Now, you might be thinking, “These experts — what are they experts in?” Good question — the Mistral AI researchers wondered that, too. They analyzed which experts were selected in different kinds of text and at various depths in the LLM, i.e., the first, middle, and last MoE layers, which are layers 0, 15, and 31 respectively. The initial layer seems to be more evenly distributed (used equally on all tokens) than the middle and final layers. You might expect the first layer to be more evenly used since deeper layers tend to be more specialized. Surprisingly, though, there doesn’t seem to be any obvious correlation between which expert is selected and what kind of text the model is processing. The only exception — and it’s a bit of a stretch — is that mathematical text seems to slightly favor some of the experts in the middle and final layer (notice the taller/shorter yellow bars in layers 15 and 31 below). But the researchers think this could be explained by the dataset’s synthetic nature and its limited coverage of the natural language spectrum.
Looking more closely, though, the researchers think that the router’s expert-selections seem to be more correlated with syntax than with topic. You can see this in the figure below, where the color of the highlighted token indicates the top-selected expert in the specific layer. (The top example is actually Python code for how to program an MoE layer! It’s surprisingly simple, right?)

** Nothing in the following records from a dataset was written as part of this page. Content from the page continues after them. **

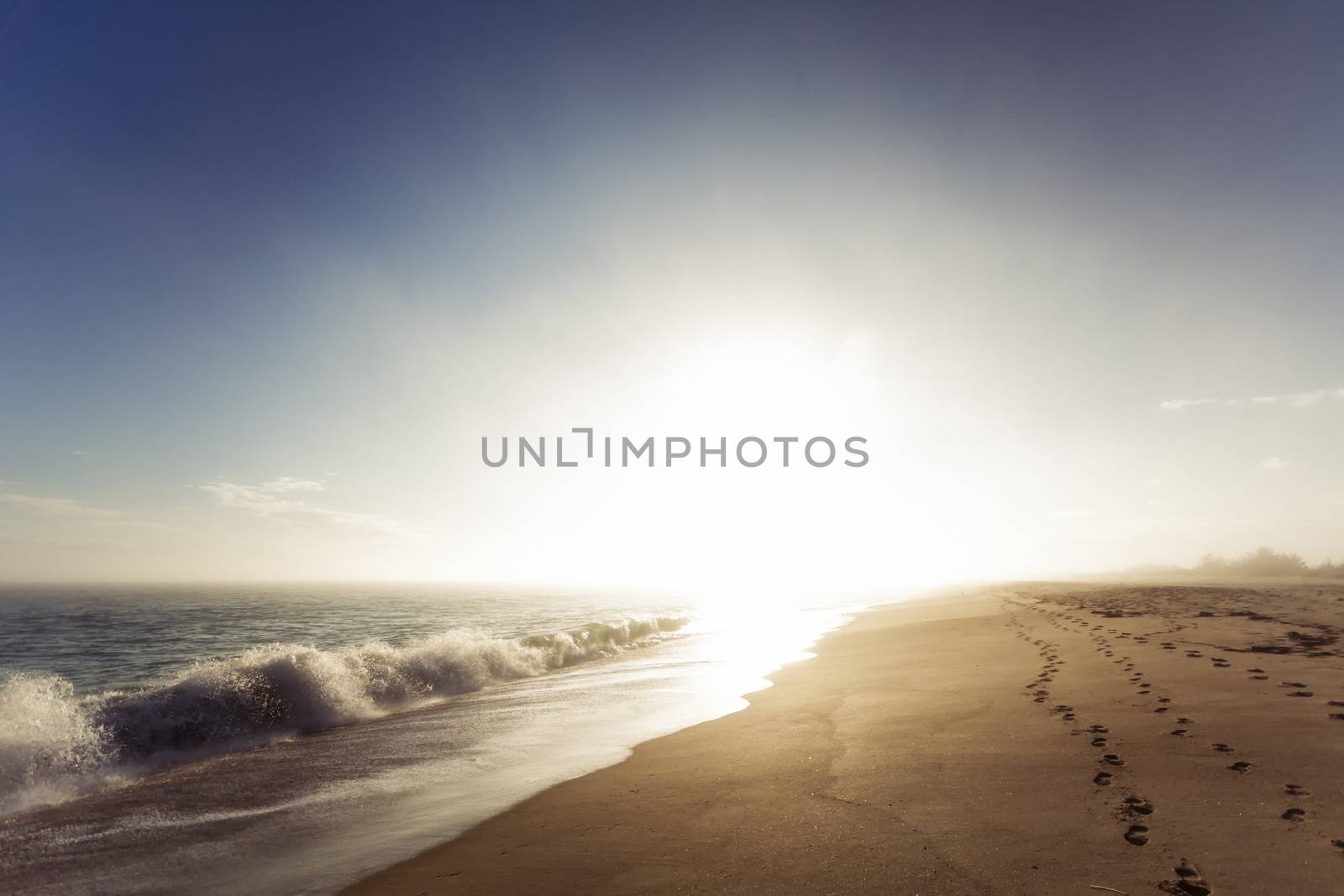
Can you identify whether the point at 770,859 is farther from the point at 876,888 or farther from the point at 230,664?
the point at 230,664

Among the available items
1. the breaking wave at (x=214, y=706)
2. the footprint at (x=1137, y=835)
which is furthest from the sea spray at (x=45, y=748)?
the footprint at (x=1137, y=835)

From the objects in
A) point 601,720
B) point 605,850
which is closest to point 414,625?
point 601,720

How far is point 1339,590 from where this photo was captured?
1121 inches

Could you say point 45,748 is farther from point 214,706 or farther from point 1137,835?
point 1137,835

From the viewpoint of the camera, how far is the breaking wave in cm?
875

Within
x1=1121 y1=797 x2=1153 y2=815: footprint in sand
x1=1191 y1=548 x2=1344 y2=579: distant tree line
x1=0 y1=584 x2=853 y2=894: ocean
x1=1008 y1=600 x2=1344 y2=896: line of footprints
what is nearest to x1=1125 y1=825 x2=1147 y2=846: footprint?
x1=1008 y1=600 x2=1344 y2=896: line of footprints

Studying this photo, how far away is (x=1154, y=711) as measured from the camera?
754 centimetres

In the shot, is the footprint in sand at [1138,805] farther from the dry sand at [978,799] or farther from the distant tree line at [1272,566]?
the distant tree line at [1272,566]

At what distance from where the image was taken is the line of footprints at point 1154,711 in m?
3.89

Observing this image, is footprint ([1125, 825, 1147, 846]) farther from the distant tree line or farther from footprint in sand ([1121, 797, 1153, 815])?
the distant tree line

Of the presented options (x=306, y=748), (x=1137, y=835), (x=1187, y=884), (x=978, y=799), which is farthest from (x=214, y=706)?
(x=1187, y=884)

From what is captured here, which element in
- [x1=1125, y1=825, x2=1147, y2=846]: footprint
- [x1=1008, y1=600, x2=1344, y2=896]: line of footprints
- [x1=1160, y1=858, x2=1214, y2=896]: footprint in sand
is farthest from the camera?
[x1=1125, y1=825, x2=1147, y2=846]: footprint

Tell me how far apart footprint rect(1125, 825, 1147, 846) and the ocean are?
5.66m

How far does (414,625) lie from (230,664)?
82.8 ft
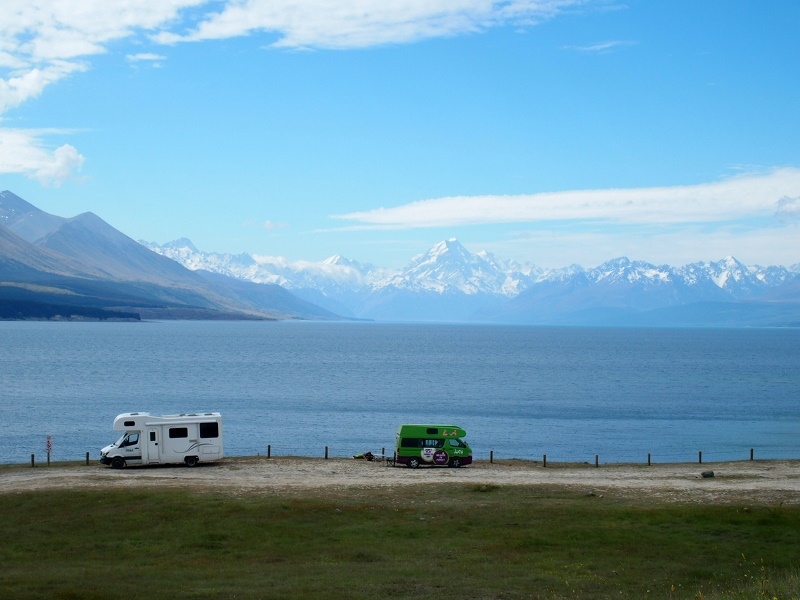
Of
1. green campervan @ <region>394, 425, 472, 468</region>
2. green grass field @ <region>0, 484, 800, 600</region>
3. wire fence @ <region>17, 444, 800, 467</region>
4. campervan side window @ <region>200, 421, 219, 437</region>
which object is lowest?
wire fence @ <region>17, 444, 800, 467</region>

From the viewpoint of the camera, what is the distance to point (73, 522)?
36500 mm

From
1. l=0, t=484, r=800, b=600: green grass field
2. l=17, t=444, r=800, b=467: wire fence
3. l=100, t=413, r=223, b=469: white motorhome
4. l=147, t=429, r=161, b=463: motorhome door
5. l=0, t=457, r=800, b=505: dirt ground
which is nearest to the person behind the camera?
l=0, t=484, r=800, b=600: green grass field

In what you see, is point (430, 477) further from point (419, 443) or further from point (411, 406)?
point (411, 406)

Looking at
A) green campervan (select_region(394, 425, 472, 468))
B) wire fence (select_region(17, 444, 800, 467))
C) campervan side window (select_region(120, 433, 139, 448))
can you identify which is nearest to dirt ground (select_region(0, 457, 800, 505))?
green campervan (select_region(394, 425, 472, 468))

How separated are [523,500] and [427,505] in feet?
15.1

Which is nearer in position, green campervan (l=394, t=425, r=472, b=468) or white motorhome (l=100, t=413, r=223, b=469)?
white motorhome (l=100, t=413, r=223, b=469)

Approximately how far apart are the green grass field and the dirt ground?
2339 millimetres

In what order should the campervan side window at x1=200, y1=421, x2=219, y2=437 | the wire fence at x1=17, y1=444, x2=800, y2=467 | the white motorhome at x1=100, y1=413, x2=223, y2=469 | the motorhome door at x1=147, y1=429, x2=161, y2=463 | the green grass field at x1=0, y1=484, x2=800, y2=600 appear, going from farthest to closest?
1. the wire fence at x1=17, y1=444, x2=800, y2=467
2. the campervan side window at x1=200, y1=421, x2=219, y2=437
3. the motorhome door at x1=147, y1=429, x2=161, y2=463
4. the white motorhome at x1=100, y1=413, x2=223, y2=469
5. the green grass field at x1=0, y1=484, x2=800, y2=600

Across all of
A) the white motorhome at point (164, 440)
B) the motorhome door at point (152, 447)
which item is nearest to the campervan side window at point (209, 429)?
the white motorhome at point (164, 440)

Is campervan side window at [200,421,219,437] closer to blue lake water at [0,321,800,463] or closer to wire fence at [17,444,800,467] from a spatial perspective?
wire fence at [17,444,800,467]

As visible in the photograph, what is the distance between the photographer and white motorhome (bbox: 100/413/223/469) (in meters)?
52.0

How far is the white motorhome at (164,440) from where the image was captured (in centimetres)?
5200

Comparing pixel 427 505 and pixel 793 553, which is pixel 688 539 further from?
pixel 427 505

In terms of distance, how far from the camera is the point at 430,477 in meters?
48.7
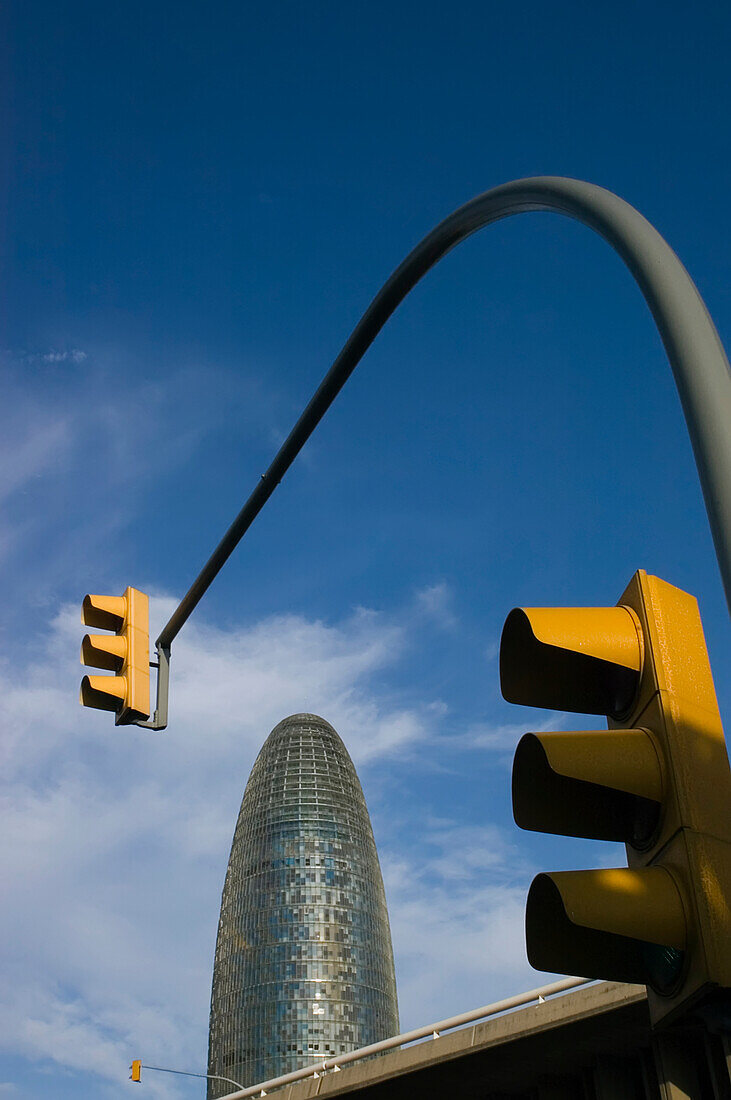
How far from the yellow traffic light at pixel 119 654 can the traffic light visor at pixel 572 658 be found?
337 centimetres

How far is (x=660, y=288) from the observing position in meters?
2.79

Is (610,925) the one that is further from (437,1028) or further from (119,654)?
(437,1028)

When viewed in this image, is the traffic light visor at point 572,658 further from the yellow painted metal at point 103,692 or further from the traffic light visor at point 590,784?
the yellow painted metal at point 103,692

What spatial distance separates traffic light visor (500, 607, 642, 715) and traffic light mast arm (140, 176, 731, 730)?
0.39 meters

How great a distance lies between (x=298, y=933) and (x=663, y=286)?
120 metres

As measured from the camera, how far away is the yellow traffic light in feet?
19.0

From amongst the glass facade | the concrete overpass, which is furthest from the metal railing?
the glass facade

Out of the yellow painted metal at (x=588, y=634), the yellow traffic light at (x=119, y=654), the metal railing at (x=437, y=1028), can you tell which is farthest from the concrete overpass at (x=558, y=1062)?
the yellow painted metal at (x=588, y=634)

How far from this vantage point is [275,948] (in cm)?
11619

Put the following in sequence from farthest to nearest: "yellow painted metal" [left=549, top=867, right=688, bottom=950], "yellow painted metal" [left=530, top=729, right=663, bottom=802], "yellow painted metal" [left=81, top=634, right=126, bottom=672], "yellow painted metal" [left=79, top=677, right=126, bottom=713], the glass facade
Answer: the glass facade
"yellow painted metal" [left=81, top=634, right=126, bottom=672]
"yellow painted metal" [left=79, top=677, right=126, bottom=713]
"yellow painted metal" [left=530, top=729, right=663, bottom=802]
"yellow painted metal" [left=549, top=867, right=688, bottom=950]

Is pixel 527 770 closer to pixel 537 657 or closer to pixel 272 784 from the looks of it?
pixel 537 657

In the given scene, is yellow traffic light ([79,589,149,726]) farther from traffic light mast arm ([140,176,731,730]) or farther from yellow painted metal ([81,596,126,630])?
traffic light mast arm ([140,176,731,730])

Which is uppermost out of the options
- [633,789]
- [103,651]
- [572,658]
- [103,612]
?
[103,612]

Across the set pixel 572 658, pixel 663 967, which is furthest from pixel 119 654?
pixel 663 967
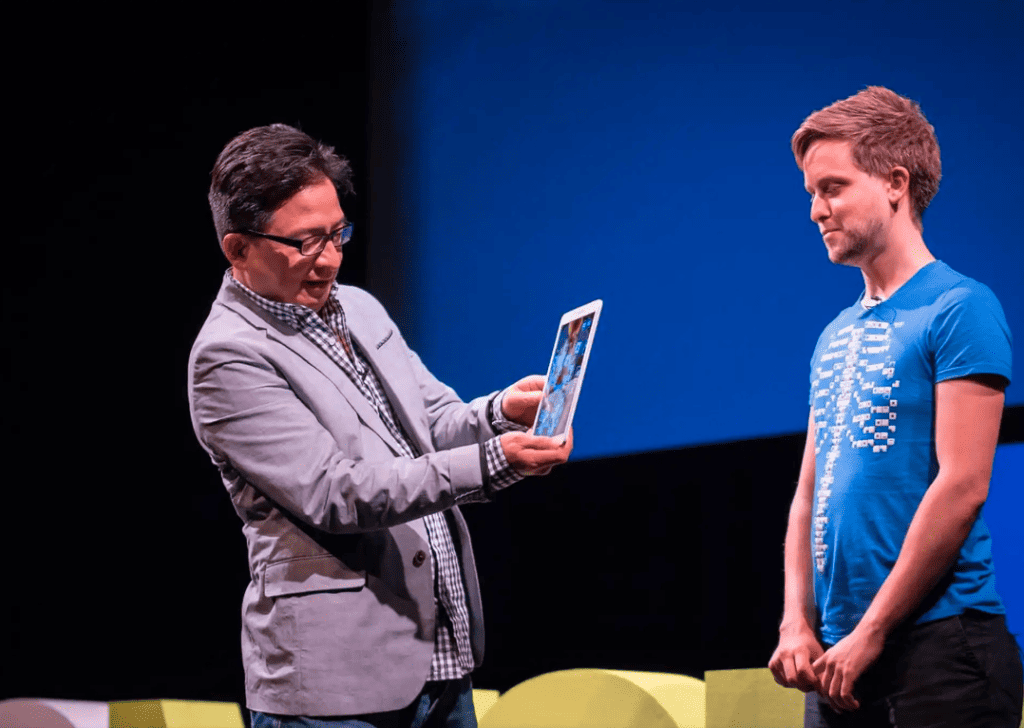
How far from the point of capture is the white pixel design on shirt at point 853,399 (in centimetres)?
170

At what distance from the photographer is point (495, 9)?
3.79 metres

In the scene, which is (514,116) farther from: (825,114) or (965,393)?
(965,393)

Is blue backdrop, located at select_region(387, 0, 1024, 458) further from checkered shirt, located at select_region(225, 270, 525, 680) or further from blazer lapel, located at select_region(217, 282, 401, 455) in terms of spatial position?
blazer lapel, located at select_region(217, 282, 401, 455)

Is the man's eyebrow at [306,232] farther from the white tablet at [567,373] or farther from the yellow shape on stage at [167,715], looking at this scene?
the yellow shape on stage at [167,715]

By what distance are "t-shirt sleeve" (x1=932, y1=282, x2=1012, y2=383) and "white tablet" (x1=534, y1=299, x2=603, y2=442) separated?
0.58 m

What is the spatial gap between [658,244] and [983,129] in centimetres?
97

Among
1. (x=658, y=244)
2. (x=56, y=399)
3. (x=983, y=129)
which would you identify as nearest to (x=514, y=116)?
(x=658, y=244)

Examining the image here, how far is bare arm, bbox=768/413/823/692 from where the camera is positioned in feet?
5.75

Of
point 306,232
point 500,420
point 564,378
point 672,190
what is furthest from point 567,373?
Result: point 672,190

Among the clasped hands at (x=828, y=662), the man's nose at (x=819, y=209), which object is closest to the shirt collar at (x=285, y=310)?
the man's nose at (x=819, y=209)

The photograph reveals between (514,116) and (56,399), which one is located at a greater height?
(514,116)

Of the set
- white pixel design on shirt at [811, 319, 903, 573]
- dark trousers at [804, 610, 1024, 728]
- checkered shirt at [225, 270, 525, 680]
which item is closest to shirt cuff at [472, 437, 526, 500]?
checkered shirt at [225, 270, 525, 680]

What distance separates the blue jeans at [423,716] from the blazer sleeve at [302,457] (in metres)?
0.33

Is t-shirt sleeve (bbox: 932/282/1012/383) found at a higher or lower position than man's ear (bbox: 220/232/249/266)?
lower
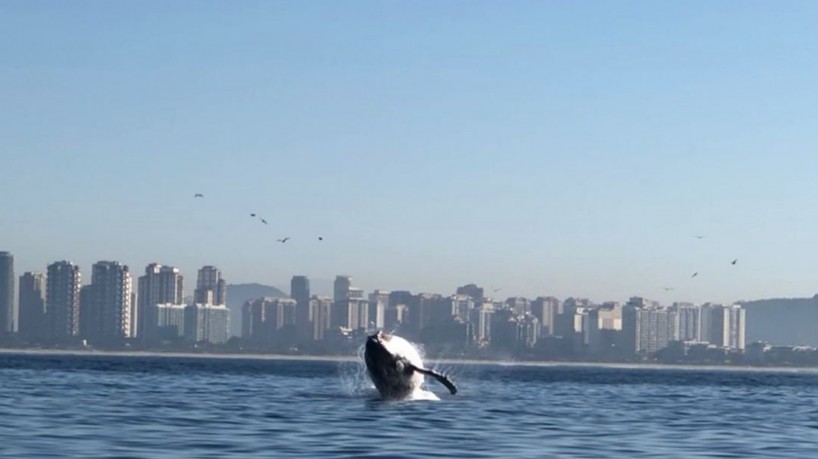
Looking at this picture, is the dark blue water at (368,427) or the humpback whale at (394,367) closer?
the dark blue water at (368,427)

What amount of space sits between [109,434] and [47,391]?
31155 millimetres

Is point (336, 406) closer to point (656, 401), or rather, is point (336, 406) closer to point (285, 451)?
point (285, 451)

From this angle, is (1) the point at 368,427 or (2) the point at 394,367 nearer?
(1) the point at 368,427

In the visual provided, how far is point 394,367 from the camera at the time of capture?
64062 mm

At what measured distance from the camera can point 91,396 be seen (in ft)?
229

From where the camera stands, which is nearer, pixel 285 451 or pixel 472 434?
pixel 285 451

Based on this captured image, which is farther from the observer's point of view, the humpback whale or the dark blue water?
the humpback whale

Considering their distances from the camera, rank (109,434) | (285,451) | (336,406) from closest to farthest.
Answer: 1. (285,451)
2. (109,434)
3. (336,406)

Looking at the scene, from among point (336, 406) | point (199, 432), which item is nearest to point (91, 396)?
point (336, 406)

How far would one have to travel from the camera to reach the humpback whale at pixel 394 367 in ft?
207

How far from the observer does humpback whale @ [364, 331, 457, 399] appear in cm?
6322

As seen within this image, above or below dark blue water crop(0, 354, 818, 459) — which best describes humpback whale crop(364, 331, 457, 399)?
above

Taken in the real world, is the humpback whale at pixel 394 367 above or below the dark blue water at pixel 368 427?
above

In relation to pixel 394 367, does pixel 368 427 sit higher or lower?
lower
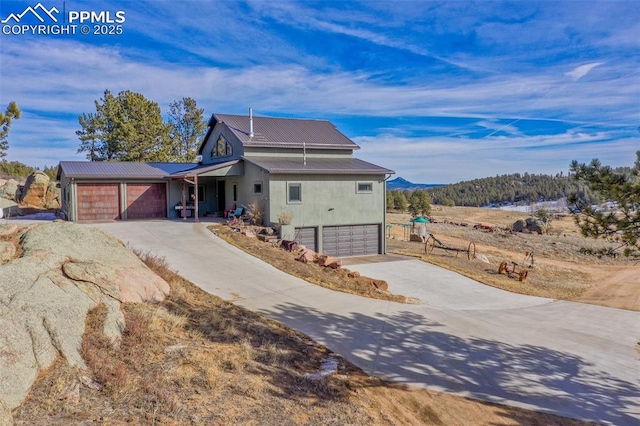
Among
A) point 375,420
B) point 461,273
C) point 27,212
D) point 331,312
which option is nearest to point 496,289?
point 461,273

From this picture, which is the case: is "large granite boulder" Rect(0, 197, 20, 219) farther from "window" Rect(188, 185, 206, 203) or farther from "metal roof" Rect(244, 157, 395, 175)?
"metal roof" Rect(244, 157, 395, 175)

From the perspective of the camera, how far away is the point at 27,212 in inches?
1064

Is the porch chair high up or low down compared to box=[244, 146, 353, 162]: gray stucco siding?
down

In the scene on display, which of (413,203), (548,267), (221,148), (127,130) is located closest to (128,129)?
(127,130)

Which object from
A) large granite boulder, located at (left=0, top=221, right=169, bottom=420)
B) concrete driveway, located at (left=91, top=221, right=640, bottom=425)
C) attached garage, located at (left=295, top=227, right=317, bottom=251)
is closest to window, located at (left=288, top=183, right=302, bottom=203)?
attached garage, located at (left=295, top=227, right=317, bottom=251)

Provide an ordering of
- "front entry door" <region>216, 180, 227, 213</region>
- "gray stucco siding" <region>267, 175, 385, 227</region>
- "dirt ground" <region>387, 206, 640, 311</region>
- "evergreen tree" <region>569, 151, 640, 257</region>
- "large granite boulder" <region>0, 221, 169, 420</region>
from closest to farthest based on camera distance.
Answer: "large granite boulder" <region>0, 221, 169, 420</region>
"evergreen tree" <region>569, 151, 640, 257</region>
"dirt ground" <region>387, 206, 640, 311</region>
"gray stucco siding" <region>267, 175, 385, 227</region>
"front entry door" <region>216, 180, 227, 213</region>

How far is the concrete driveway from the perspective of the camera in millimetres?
7145

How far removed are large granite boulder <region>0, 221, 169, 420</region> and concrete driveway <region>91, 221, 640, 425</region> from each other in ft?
9.24

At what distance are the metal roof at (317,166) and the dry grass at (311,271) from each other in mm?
4016

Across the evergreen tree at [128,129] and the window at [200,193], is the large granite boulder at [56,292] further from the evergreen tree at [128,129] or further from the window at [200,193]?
the evergreen tree at [128,129]

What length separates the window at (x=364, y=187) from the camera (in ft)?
74.8

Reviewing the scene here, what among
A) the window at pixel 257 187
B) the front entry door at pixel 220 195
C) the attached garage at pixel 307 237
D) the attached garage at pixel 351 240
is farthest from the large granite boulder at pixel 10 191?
the attached garage at pixel 351 240

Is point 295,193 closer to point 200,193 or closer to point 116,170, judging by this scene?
point 200,193

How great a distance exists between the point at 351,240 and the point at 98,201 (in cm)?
1373
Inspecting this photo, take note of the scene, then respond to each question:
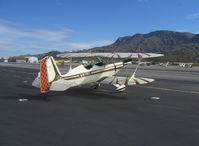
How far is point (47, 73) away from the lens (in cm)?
1026

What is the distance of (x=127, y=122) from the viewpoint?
6867 millimetres

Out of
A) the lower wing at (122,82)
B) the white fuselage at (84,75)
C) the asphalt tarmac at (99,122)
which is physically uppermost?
the white fuselage at (84,75)

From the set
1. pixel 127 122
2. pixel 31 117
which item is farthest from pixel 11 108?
pixel 127 122

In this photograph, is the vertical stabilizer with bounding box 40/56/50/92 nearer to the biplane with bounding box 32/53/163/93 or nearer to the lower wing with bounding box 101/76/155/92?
the biplane with bounding box 32/53/163/93

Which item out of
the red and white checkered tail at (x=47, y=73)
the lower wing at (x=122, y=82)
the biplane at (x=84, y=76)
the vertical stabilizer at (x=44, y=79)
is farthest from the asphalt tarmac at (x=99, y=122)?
the lower wing at (x=122, y=82)

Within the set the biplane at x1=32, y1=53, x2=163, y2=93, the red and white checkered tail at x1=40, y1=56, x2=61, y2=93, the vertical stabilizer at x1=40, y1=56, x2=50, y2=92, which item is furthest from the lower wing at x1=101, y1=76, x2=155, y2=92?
the vertical stabilizer at x1=40, y1=56, x2=50, y2=92

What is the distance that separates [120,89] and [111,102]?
2123 millimetres

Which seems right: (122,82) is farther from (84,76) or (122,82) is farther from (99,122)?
(99,122)

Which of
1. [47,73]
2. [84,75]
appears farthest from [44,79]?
[84,75]

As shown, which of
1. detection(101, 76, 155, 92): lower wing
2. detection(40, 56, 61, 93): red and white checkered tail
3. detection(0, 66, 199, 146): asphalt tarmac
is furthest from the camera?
detection(101, 76, 155, 92): lower wing

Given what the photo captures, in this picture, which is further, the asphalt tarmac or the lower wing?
the lower wing

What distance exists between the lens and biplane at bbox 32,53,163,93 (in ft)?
33.0

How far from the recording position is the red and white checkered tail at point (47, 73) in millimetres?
10023

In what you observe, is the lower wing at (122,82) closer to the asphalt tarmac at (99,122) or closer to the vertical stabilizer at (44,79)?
the asphalt tarmac at (99,122)
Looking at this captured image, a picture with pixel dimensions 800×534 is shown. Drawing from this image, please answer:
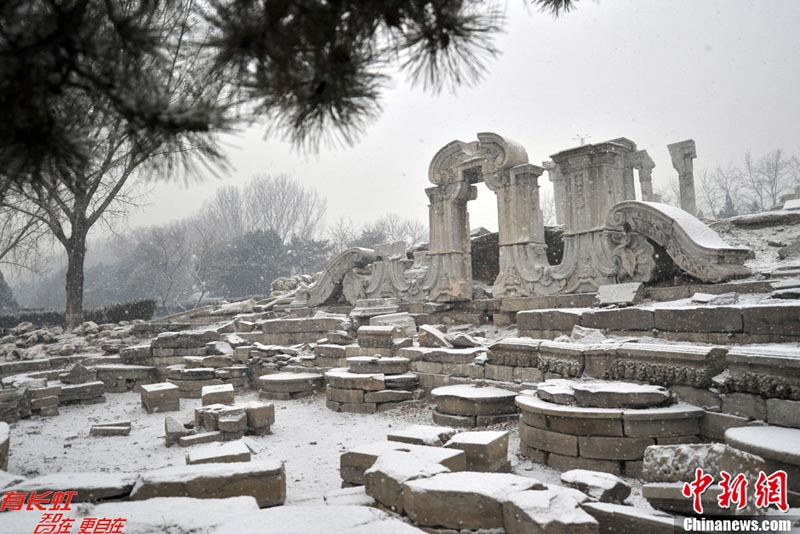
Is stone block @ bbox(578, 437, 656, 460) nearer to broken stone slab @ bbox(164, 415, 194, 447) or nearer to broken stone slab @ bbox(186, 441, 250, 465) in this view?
broken stone slab @ bbox(186, 441, 250, 465)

When I first read this paper, it reminded me of our brains’ specialized regions for particular tasks: one part for processing information from our eyes, another for processing information from our ears, and so on. This made me think, “Aha! So we can make LLMs more efficient by making them more like our brains.” However, the analysis above, which concludes that the experts focus more on syntax than subject, seems to contradict this idea. The paper omits training notes for Mixtral 8x7B, but I wonder what a sophisticated training approach could achieve if it were to selectively use particular experts chosen based on the semantics of the input, rather than based on the syntax. Maybe it’ll be worse, maybe it’ll be better. What do you think?